Versions (relevant - OpenSearch/Dashboard/Server OS/Browser):
AOS 2.11
Describe the issue:
This question comes as a continuation of this thread: How to register sparse encoding model in AWS OpenSearch - #9 by grunt-solaces.0h
Setup summary:
- we use neural sparse search with one of the pretrained models deployed in SageMaker on a G4 instance
- the ingestion is pretty slow, but usable
- the same model is used both for ingestion and search (i.e. same
model_id
in OS queries) - the the size of the
opensearch_ml_predict
thread pools is 24 (3 nodes x 8 vCPUs) - the SageMaker instance is heavily underutilised
The problem occurs when we have spikes in ingestion, i.e. a large number of documents to ingest at once. They are pushed in batches of 1000. What happens is that the documents get queued and sent to the SageMaker machine by OS using the opensearch_ml_predict
thread pool. If at the same time a search coming from the user reaches the cluster, it will also be queued. But obviously, it has to wait until all the already queued documents have been processed, which can take in the range of tens of seconds, causing poor search experience for the user.

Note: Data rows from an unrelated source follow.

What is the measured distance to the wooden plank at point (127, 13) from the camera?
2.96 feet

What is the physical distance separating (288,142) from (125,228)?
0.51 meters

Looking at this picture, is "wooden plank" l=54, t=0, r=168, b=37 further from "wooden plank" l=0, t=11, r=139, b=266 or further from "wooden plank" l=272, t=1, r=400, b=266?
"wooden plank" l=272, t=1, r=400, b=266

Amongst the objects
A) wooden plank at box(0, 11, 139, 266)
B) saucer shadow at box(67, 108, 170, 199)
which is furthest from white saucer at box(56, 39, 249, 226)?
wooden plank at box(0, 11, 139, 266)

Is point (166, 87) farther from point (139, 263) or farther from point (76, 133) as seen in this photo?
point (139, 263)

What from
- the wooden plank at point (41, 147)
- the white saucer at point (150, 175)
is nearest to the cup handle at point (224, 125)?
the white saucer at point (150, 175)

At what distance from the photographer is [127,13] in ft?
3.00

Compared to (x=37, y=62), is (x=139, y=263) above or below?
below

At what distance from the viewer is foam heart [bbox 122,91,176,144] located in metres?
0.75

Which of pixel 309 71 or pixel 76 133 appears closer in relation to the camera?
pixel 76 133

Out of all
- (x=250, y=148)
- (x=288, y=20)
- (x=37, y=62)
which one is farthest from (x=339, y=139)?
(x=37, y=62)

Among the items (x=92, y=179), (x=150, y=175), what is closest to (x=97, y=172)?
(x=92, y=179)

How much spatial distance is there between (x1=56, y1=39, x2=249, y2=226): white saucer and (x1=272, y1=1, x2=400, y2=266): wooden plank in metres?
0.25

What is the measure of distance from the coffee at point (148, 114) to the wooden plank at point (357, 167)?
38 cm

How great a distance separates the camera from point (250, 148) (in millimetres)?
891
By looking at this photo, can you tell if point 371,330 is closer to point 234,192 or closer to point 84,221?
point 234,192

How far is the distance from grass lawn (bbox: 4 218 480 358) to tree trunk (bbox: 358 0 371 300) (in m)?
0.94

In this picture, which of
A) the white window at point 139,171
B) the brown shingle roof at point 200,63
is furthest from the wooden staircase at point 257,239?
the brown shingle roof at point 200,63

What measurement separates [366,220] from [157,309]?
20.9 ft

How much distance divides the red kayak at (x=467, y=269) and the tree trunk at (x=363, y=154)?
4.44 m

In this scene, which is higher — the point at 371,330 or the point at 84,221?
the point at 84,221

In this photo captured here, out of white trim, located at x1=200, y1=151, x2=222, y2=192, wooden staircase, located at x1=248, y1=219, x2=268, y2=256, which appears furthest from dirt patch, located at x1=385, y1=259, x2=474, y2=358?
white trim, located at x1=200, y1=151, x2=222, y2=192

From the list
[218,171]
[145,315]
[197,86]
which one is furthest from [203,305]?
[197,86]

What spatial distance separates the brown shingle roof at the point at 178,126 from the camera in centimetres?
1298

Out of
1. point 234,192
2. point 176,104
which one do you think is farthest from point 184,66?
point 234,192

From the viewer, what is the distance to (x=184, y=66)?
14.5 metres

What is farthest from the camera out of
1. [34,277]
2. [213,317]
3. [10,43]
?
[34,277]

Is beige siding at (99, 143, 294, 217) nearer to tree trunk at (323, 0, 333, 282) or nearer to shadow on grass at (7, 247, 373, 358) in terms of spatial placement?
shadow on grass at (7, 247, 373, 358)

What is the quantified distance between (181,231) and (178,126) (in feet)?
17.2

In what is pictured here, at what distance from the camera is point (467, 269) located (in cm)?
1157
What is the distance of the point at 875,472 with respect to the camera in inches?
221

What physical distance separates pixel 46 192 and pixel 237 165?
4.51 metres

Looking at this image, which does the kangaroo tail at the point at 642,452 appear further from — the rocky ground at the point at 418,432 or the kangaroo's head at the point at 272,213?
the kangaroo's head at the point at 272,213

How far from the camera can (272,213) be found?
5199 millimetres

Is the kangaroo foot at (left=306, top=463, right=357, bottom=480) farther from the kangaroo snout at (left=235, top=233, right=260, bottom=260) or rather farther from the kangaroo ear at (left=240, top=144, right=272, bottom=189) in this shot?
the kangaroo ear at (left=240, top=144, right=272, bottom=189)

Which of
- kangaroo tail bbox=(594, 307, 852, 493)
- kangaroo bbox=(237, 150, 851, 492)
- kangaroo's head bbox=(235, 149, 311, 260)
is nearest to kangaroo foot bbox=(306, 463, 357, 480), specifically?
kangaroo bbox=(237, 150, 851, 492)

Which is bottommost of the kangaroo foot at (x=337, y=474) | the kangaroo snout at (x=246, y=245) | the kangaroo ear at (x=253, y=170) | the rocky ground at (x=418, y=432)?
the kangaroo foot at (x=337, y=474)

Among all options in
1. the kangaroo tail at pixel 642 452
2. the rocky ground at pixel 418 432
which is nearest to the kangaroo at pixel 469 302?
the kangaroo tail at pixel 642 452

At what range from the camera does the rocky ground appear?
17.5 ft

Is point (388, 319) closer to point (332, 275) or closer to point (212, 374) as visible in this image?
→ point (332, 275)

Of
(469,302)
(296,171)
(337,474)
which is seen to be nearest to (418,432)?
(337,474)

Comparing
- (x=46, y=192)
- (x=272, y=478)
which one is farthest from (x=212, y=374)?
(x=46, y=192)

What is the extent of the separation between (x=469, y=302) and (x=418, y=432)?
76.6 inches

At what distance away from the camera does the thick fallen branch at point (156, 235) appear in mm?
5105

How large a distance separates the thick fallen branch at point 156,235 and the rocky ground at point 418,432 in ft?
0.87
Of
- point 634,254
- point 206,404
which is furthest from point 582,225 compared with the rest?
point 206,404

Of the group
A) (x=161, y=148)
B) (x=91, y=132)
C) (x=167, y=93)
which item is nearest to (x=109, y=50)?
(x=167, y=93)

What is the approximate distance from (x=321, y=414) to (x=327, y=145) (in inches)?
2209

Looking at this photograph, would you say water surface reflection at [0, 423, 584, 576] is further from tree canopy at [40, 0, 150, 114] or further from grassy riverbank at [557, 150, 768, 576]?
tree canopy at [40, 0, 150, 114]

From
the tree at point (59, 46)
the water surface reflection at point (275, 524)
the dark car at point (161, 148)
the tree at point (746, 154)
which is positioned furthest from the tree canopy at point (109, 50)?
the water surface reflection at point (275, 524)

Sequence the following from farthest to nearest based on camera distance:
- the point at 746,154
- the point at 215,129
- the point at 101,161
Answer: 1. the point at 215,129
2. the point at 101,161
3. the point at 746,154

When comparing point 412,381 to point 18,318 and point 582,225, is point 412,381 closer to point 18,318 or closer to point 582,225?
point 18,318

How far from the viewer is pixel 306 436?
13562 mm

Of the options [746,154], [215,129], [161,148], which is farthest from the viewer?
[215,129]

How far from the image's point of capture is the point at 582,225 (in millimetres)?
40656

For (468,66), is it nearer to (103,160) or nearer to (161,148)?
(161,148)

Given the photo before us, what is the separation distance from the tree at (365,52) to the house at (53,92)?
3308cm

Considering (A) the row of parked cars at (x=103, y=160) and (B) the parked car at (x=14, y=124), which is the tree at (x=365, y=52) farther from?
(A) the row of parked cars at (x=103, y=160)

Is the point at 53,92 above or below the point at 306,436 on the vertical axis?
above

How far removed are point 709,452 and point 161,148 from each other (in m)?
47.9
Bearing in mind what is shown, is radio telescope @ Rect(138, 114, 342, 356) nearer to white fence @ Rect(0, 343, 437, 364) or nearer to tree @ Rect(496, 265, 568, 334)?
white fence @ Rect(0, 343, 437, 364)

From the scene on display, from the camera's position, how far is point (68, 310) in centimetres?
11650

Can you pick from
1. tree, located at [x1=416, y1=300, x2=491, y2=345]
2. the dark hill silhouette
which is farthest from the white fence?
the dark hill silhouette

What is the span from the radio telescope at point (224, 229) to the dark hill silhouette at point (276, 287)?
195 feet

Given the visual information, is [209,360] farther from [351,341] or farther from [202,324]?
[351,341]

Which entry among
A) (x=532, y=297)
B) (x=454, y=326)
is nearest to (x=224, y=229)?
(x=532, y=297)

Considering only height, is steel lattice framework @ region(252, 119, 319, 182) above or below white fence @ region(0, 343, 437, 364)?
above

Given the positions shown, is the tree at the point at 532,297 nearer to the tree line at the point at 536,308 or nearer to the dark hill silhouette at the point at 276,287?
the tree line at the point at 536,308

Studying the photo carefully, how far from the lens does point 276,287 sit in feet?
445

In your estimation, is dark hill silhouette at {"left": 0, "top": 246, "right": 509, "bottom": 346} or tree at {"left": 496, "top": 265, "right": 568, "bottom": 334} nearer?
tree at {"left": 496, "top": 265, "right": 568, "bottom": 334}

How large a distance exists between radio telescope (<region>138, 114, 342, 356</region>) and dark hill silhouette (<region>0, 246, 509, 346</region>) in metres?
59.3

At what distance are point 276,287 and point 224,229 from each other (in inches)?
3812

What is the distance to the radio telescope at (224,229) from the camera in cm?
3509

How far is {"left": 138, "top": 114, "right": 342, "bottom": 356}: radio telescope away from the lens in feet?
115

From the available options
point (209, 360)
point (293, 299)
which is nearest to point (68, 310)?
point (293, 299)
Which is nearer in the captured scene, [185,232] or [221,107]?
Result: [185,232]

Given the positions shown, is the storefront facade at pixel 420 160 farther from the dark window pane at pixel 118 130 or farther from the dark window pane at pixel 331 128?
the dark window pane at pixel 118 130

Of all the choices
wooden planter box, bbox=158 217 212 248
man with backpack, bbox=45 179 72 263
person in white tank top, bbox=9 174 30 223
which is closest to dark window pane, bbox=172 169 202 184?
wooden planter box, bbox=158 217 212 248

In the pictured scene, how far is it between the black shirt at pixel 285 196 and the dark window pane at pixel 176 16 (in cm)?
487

We’ve explored two approaches: increase the ingestion throughput or prioritise the search request coming from the user.
For the first approach, one option would be to add more machines to the cluster. But this seems less than ideal, as we would do it just to get more CPUs and the increase in throughput is negligible. We would need to increase the cluster considerably to get a real improvement.
For the second approach, we’ve thought of using _prefer_nodes
when performing the search. However, it’s not clear if this would ignore data that is stored on the nodes that are not included in the parameter.
Another option that we’ve experimented w/ is reducing the batch of documents that are sent for indexing to <= 24. Like the thread pool queue is not filled and search requests coming from the user can be processed fast enough. However, this seems very limiting.
Any suggestion are more than welcome.
Note: the replacement of the blocking httpclient w/ the async version seems to be in progress (highly appreciated) but the release schedule is not clear. GH issue here: [FEATURE] Replace blocking httpclient with async httpclient in remote inference · Issue #1839 · opensearch-project/ml-commons · GitHub
Thank you!